TASK INSTRUCTIONS
Only the pictures are dropped; the lines of the material that follow are returned exactly.

DATA BELOW
[Start of section]
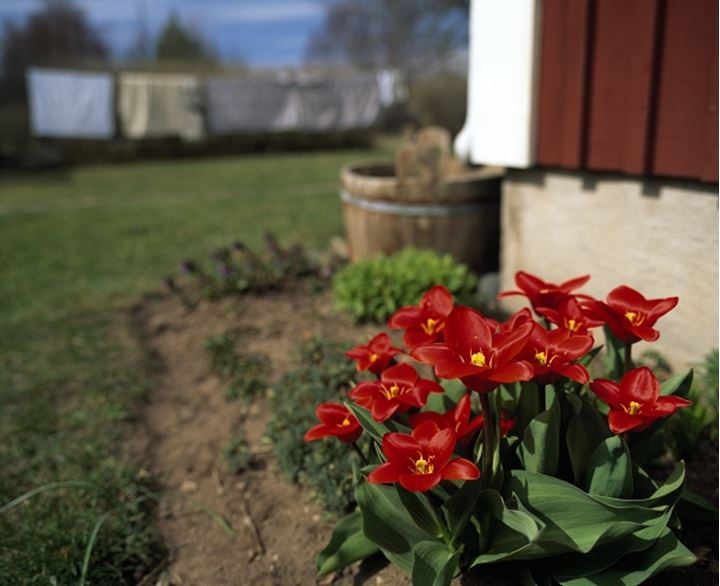 Close-up of Tulips in the courtyard of a house, Sweden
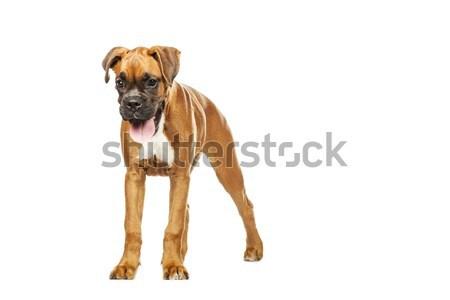 Boxoló kutyakölyök hónap fehér kutya stúdió Stock fotó © Fesus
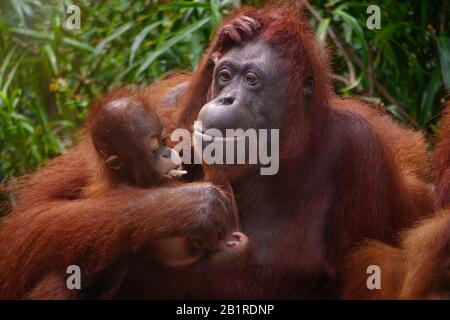 Beautiful portrait of a Sumatran mother orangutan (Pongo abelii) holding her infant in her arm, watching as it eats a piece of sugarcane. - Stock Photo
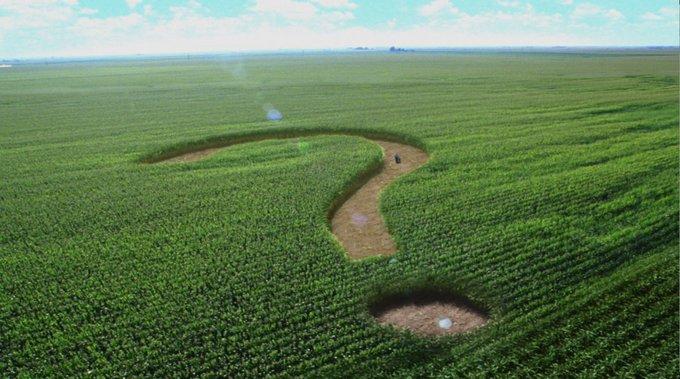 Американский политолог считает, что Украина должа продать свою землю Западу чтобы расплатиться с долгами МВФ. Знак вопроса на кукурузном поле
[End of section]
WRITTEN SOLUTION
 Close-up of Tulips in the courtyard of a house, Sweden
 Boxoló kutyakölyök hónap fehér kutya stúdió Stock fotó © Fesus
 Beautiful portrait of a Sumatran mother orangutan (Pongo abelii) holding her infant in her arm, watching as it eats a piece of sugarcane. - Stock Photo
 Американский политолог считает, что Украина должа продать свою землю Западу чтобы расплатиться с долгами МВФ. Знак вопроса на кукурузном поле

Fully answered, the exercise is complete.